Opinion
October 5, 1998
Appeal from the Supreme Court, Queens County (Schmidt, J.).
Ordered that the judgment is affirmed, without costs or disbursements.
We find no basis for disturbing the judgment of the Supreme Court. The determination of the Division of Housing and Community Renewal (hereinafter the DHCR), finding that the petitioner, among others, had overcharged for rent on a rentstabilized apartment, is supported by the record and in conformity with the Rent Stabilization Code ( see, 9 N.Y.CRR part 2520). Hence, the determination was not arbitrary or capricious. Further, it was not made in violation of lawful procedure, and it was not affected by an error of law ( see, CPLR 7803).
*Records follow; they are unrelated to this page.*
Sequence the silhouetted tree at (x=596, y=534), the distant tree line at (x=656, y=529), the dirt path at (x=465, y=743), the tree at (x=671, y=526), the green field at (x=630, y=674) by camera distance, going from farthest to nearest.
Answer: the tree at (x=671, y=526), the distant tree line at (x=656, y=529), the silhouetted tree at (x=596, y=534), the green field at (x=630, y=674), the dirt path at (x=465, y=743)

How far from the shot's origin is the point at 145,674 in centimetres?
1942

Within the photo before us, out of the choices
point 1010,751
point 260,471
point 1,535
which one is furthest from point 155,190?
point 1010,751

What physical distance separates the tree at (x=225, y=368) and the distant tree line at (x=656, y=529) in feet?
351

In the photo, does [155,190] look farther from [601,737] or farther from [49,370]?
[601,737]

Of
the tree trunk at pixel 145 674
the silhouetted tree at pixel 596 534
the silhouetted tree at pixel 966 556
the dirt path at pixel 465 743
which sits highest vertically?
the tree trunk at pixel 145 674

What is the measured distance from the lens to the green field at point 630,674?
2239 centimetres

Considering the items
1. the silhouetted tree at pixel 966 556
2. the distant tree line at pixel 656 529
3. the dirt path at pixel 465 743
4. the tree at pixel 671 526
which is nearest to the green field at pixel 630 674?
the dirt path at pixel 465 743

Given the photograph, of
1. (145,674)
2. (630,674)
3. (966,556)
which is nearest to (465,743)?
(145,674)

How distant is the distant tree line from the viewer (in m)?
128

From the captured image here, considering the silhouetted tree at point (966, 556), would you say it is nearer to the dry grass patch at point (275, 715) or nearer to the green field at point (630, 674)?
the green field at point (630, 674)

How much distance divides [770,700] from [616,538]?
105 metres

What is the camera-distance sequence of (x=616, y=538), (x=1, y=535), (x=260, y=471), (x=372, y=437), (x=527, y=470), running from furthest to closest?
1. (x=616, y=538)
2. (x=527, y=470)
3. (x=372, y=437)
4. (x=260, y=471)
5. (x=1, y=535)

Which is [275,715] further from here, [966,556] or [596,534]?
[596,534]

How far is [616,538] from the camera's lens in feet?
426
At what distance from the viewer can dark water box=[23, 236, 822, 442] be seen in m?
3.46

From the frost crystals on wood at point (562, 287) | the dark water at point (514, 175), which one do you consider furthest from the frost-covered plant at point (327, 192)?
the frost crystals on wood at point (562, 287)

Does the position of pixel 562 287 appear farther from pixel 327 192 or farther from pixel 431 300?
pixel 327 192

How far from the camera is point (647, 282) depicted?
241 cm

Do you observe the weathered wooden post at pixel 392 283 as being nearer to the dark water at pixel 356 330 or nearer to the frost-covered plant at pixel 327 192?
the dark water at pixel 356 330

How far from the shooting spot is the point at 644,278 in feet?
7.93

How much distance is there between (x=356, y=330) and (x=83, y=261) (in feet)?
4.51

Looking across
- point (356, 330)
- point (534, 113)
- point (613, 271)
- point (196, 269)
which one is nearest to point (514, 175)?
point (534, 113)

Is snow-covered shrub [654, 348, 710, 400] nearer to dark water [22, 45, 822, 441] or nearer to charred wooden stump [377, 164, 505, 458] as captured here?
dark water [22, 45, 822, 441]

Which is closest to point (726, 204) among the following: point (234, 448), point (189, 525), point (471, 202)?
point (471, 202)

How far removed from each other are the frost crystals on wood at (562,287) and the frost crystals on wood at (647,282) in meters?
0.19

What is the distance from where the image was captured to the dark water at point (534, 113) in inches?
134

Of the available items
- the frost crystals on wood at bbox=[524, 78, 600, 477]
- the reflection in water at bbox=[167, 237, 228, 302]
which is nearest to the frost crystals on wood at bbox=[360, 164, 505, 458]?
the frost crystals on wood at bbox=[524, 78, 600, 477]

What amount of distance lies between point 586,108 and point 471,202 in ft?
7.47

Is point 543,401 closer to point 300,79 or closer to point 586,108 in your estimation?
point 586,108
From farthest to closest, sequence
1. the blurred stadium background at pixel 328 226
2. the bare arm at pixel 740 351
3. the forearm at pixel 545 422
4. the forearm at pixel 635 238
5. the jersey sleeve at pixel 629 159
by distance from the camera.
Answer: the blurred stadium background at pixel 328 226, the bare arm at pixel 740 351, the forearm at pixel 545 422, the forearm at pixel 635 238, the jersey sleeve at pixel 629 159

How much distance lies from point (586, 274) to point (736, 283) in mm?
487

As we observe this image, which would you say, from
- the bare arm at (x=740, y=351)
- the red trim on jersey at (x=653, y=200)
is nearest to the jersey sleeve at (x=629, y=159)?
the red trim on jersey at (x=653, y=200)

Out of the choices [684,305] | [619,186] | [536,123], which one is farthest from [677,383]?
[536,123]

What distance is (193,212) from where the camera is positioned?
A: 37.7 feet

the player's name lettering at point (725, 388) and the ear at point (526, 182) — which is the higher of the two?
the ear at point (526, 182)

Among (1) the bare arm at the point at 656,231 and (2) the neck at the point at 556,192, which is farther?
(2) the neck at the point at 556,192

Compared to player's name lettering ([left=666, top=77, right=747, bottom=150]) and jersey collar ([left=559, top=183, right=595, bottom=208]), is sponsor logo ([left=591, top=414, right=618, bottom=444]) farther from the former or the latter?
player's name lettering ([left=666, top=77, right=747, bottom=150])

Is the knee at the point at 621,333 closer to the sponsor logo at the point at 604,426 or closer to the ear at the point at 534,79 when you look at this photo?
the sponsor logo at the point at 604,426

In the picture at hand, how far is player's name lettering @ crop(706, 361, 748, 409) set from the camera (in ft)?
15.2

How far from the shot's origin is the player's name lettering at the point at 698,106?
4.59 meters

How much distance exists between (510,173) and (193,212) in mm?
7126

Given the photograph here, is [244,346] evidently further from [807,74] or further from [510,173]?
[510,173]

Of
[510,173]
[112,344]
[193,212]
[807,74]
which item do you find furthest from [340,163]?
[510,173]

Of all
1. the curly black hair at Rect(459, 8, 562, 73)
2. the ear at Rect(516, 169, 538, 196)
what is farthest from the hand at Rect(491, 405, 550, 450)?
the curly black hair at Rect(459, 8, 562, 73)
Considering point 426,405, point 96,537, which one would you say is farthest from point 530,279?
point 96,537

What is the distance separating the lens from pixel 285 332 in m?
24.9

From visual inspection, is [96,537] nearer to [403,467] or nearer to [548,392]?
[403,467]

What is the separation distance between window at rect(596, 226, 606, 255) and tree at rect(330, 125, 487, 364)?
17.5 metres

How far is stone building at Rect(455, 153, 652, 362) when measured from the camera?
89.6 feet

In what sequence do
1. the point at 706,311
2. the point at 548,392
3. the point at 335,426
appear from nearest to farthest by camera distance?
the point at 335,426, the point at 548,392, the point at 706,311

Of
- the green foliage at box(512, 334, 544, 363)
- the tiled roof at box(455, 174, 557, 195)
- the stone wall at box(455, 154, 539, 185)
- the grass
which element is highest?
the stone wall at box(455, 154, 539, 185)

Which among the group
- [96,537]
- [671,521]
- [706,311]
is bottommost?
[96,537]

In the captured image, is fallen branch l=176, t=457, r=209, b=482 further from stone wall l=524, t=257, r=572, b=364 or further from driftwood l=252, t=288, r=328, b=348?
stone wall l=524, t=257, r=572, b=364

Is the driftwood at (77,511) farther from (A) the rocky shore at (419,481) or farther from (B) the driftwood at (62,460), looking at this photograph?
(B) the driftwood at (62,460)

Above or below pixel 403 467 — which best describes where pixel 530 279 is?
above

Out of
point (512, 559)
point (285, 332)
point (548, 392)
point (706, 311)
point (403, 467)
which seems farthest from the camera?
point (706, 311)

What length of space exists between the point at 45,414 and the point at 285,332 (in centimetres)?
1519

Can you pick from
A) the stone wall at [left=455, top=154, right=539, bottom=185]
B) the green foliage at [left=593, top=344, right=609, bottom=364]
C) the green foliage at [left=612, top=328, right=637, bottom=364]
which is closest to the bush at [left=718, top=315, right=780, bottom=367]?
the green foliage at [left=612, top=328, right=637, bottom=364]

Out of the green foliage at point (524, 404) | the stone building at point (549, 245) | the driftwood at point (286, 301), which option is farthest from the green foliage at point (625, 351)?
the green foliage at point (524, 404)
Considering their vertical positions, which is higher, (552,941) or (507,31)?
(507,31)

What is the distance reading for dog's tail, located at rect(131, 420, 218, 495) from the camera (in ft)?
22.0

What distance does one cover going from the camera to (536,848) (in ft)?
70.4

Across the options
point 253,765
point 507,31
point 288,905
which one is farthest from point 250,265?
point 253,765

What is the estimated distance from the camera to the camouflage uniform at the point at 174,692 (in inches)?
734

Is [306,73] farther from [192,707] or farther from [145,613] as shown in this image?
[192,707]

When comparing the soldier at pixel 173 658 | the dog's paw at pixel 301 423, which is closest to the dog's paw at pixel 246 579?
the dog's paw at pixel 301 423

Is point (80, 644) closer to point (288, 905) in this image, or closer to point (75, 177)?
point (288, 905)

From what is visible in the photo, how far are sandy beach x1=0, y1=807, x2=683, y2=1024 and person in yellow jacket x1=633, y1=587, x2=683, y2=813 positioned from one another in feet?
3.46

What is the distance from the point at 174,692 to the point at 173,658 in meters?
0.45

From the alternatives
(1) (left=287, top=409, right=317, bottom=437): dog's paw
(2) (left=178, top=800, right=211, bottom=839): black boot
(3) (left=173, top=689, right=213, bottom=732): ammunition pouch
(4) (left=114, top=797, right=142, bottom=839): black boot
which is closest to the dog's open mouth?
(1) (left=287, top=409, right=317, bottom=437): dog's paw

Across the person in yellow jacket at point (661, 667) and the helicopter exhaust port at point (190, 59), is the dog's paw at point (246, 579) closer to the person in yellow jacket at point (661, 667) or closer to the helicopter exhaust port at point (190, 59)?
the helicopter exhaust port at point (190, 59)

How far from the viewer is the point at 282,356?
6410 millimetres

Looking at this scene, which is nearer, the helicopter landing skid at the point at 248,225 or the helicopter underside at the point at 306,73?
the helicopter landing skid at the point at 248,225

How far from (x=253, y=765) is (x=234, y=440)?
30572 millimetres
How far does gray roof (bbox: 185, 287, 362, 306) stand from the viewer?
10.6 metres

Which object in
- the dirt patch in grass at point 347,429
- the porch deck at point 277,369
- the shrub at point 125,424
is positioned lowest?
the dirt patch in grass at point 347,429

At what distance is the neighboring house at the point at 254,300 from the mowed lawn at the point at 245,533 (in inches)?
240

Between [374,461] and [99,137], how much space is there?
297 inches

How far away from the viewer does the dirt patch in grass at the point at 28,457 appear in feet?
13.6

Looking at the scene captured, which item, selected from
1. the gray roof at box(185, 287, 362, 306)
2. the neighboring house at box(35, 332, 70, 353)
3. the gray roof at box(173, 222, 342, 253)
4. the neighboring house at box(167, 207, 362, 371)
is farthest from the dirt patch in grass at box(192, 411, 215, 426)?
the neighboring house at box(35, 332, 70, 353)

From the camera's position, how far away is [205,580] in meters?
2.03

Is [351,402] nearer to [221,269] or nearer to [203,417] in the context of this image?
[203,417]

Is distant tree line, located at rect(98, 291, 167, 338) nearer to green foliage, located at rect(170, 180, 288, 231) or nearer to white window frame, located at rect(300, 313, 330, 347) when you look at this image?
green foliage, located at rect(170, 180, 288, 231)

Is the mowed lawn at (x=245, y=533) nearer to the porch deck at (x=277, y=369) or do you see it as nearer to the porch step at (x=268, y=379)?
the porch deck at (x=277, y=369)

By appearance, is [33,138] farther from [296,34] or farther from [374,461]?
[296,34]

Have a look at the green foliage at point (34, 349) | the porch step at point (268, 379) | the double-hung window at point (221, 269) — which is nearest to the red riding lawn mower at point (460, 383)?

While the petitioner argues that this determination should not be binding upon Vincent Sbiroli and Maria Sbiroli, who, along with other individuals, are the prior owners of the subject rent-stabilized apartment by virtue of having been partners in Corry Associates, the determination does not purport to impose personal liability upon them and any resulting judgment could not be executed against them personally since they were not parties to the proceedings before the DHCR ( see, e.g., Propoco, Inc. v. Birnbaum, 157 A.D.2d 774, 776; see also, CPLR 1502).
Further, Corry Associates was properly served with the tenant's complaint by service upon John Keown, a partner in Corry Associates, who had acquired ownership of the subject apartment but continued to use the partnership name in his dealings with the tenant and the DHCR ( see, CPLR 310).
The petitioner's remaining contentions provide no basis for reversing the judgment.
Mangano, P. J., Sullivan, Florio and McGinity, JJ., concur.